A sua área contínua incide sobre 12 estados brasileiros, além dos encraves (que são terrenos dentro de outros) no Amapá, Roraima e Amazonas, também presente nos países vizinhos Paraguai e Bolívia.

Neste espaço territorial encontram-se as nascentes das três maiores bacias hidrográficas da América do Sul (Amazônica/Tocantins, São Francisco e Prata), que inclusive tem-se o encontro dessas 3 bacias federais em Formosa, o que resulta em um elevado potencial aquífero e favorece a sua rica biodiversidade, sendo chamado de “berço das águas”.

​O Cerrado ainda detém cerca de 5% de toda biodiversidade do planeta e é reconhecido com a Savana mais rica do mundo.
Com toda essa diversidade e riqueza, no nosso bioma encontram-se diversos atrativos deturísticos como cavernas, cachoeiras e grandes chapadas, como a dos Veadeiros e a dos Guimarães.

Apesar da importância do Cerrado, este é o bioma menos protegido e com maior taxa de desmatamento, sendo desmatado 5 vezes mais rápido que a Amazônia, segundo o IPAM (Instituto de Pesquisas Ambientais da Amazônia).

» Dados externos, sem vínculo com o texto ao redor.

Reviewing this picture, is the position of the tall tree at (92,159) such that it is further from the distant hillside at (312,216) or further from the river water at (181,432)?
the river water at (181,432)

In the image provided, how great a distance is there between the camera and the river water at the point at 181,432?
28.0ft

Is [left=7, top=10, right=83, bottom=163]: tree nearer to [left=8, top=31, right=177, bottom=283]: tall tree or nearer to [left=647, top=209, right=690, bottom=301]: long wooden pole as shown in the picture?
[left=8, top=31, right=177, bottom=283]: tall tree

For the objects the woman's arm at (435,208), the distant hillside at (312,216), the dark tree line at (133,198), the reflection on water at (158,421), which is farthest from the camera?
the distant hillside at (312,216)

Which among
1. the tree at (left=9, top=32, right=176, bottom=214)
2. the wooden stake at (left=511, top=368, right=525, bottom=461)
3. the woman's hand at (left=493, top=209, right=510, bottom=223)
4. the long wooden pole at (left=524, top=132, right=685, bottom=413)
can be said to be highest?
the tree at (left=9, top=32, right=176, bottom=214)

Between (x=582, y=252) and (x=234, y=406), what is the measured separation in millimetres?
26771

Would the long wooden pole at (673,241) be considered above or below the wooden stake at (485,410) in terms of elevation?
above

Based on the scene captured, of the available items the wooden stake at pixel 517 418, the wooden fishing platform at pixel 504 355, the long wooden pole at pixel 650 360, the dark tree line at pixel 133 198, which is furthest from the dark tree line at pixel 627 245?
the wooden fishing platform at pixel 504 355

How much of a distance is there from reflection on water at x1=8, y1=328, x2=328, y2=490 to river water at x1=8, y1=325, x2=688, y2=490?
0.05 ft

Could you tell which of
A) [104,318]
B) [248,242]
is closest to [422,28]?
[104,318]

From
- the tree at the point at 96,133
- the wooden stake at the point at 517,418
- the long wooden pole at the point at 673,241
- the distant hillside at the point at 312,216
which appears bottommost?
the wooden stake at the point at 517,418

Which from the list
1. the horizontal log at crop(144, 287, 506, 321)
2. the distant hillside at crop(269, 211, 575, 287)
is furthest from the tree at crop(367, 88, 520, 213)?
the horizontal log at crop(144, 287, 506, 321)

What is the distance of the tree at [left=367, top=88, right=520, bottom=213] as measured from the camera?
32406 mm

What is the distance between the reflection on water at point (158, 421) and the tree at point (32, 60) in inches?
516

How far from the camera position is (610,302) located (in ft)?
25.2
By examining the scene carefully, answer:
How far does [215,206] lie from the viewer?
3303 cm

Já conforme o INPE (Instituto Nacional de Pesquisas Espaciais), em ​2019 foram desmatados aproximadamente 6.500km2 do Cerrado.

Neste ano, no dia que antecedeu o dia mundial do meio ambiente, em 05 de junho, A Semad deflagrou uma operação no território Kalunga, em Cavalcante, onde foi verificado o desmatamento de uma área de cerca de 530 hectares.

Crimes como esse tem sido recorrente no Cerrado, e a pergunta que perdura é até quando isso vai durar? Mais de 50% do território original do Cerrado já foi devastado, e pelo andar da carruagem, não demorará muito tempo até que consigam destruir tudo. Será que nossos netos ainda vão desfrutar deste bioma tão rico em diversidade?